**Given data**
:::

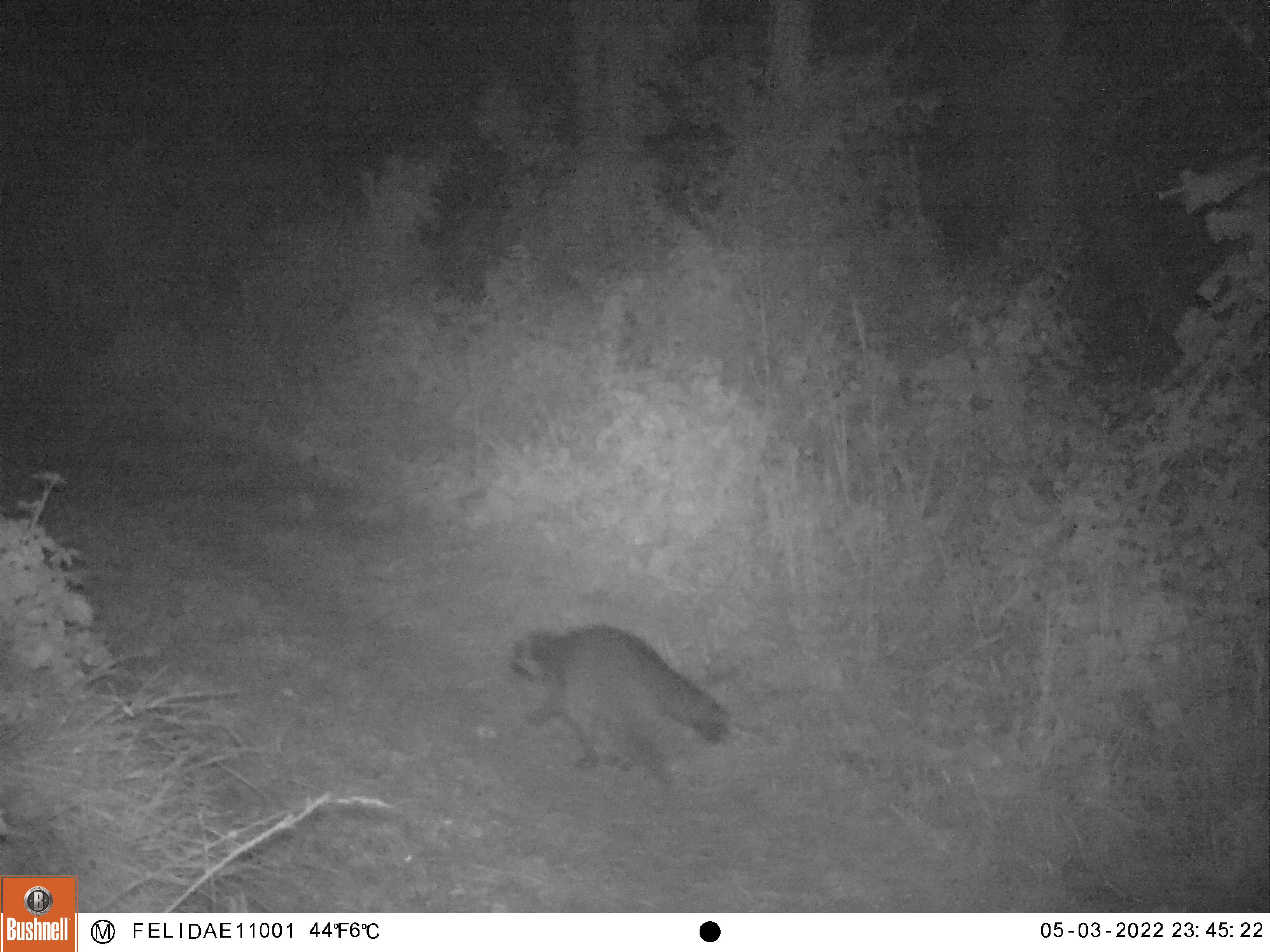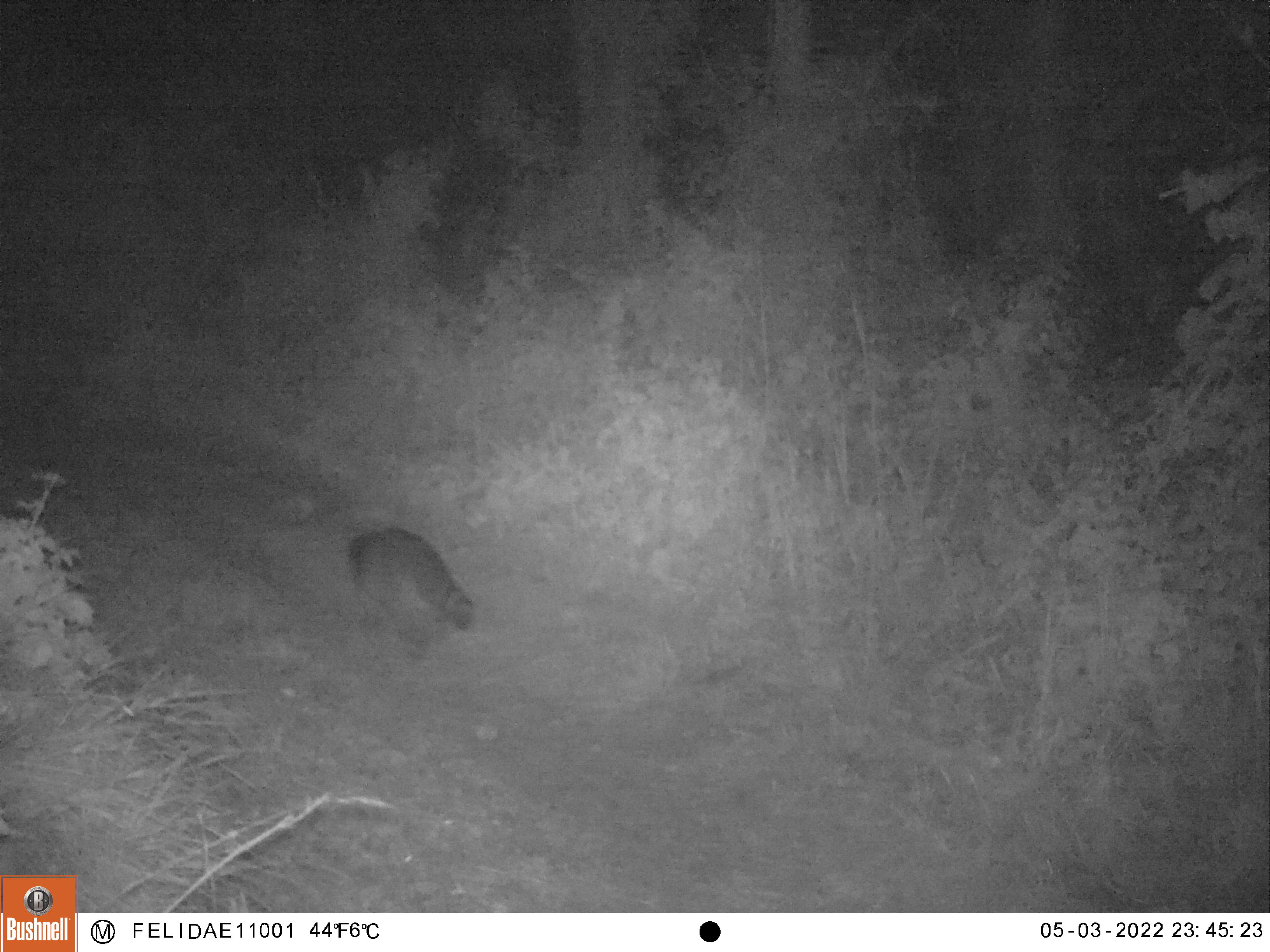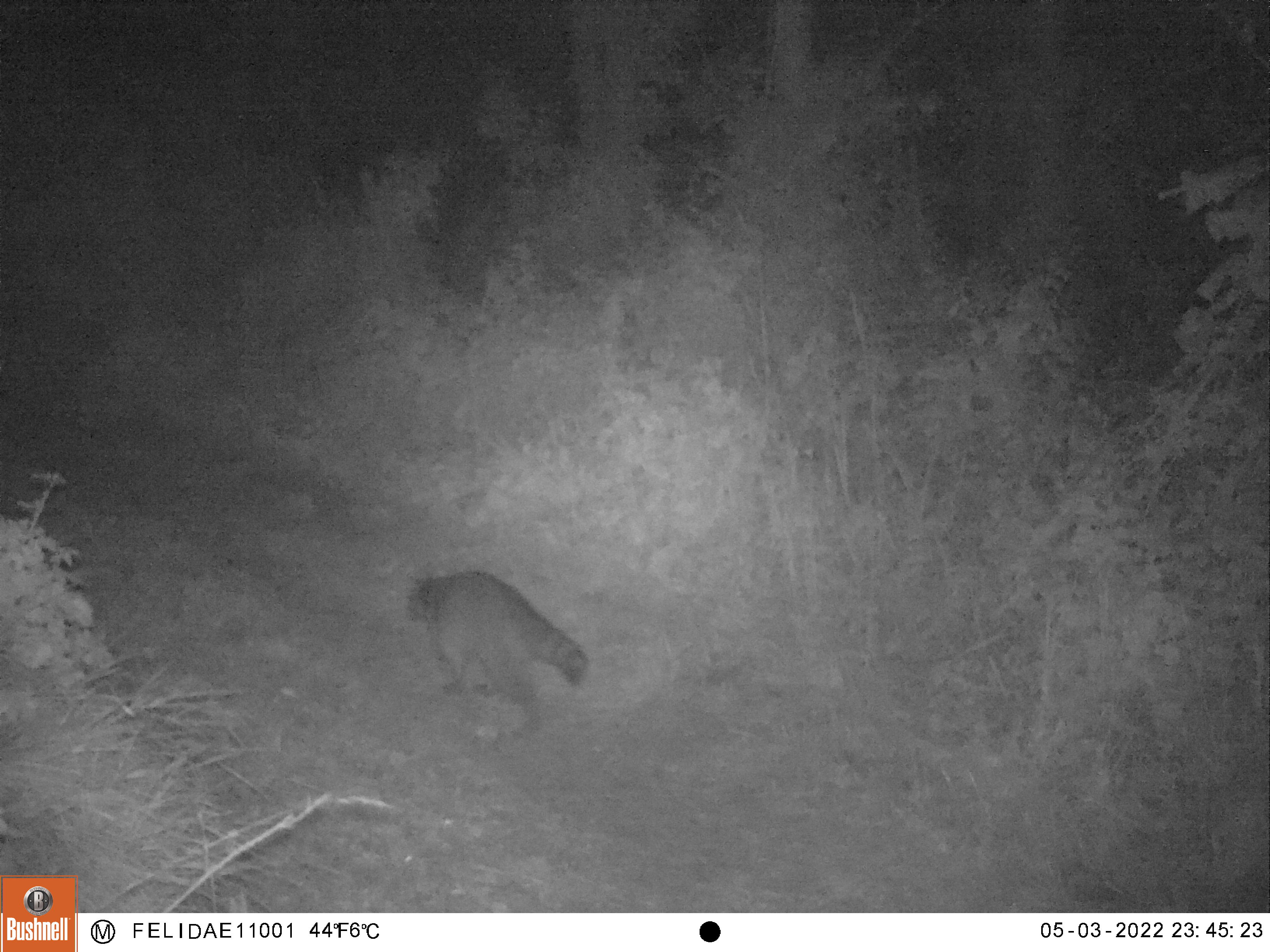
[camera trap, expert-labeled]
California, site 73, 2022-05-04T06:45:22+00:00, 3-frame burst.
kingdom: Animalia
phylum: Chordata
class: Mammalia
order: Carnivora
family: Procyonidae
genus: Procyon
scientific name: Procyon lotor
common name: raccoon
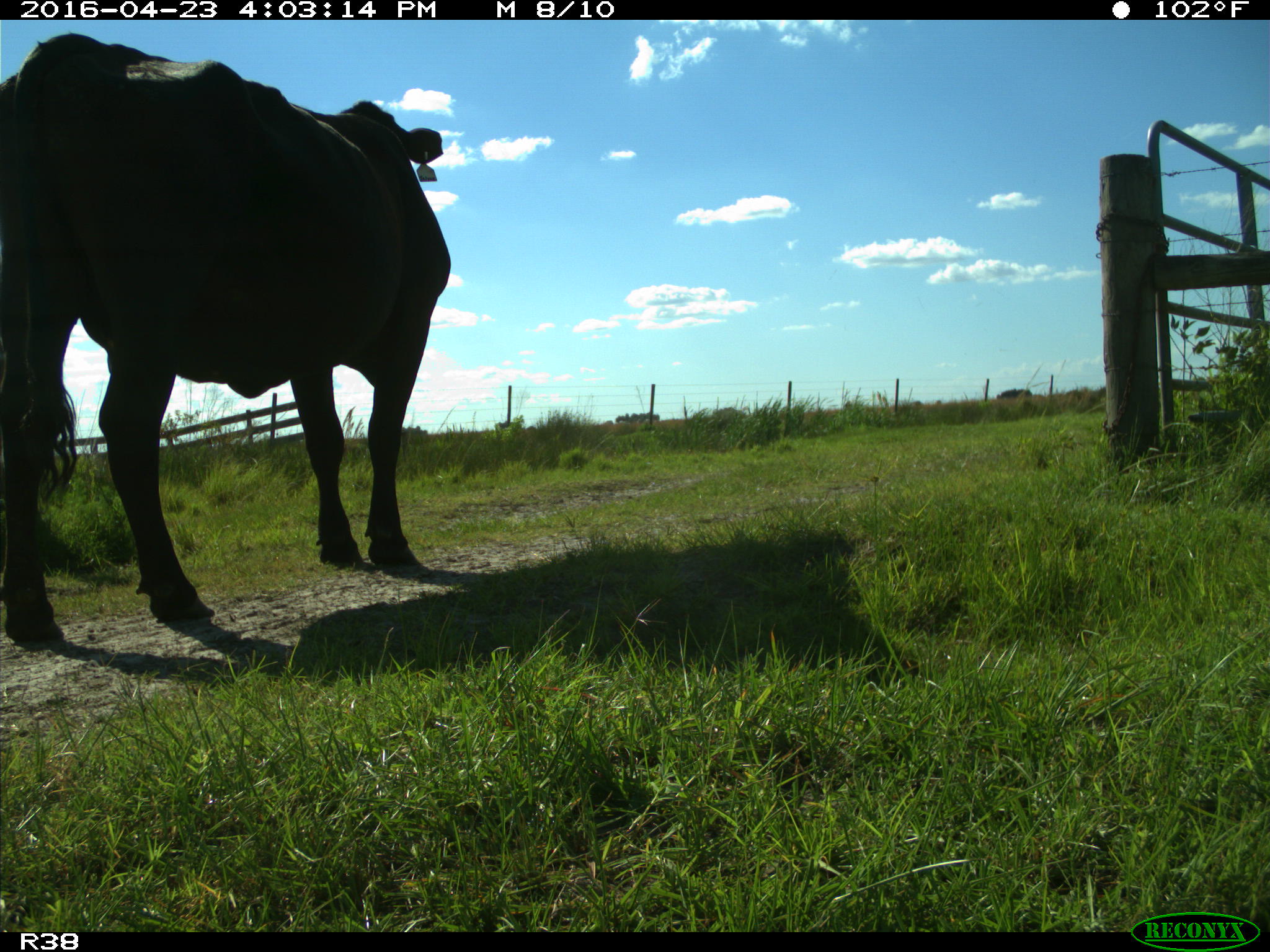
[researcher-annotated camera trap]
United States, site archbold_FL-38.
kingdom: Animalia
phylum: Chordata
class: Mammalia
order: Artiodactyla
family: Bovidae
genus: Bos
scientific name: Bos taurus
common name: domestic cow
Bos taurus (domestic cow).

:::

**Task statement**
Pictures aside, every entry above must be repeated exactly.

**Solution to the problem**
[camera trap, expert-labeled]
California, site 73, 2022-05-04T06:45:22+00:00, 3-frame burst.
kingdom: Animalia
phylum: Chordata
class: Mammalia
order: Carnivora
family: Procyonidae
genus: Procyon
scientific name: Procyon lotor
common name: raccoon
[researcher-annotated camera trap]
United States, site archbold_FL-38.
kingdom: Animalia
phylum: Chordata
class: Mammalia
order: Artiodactyla
family: Bovidae
genus: Bos
scientific name: Bos taurus
common name: domestic cow
Bos taurus (domestic cow).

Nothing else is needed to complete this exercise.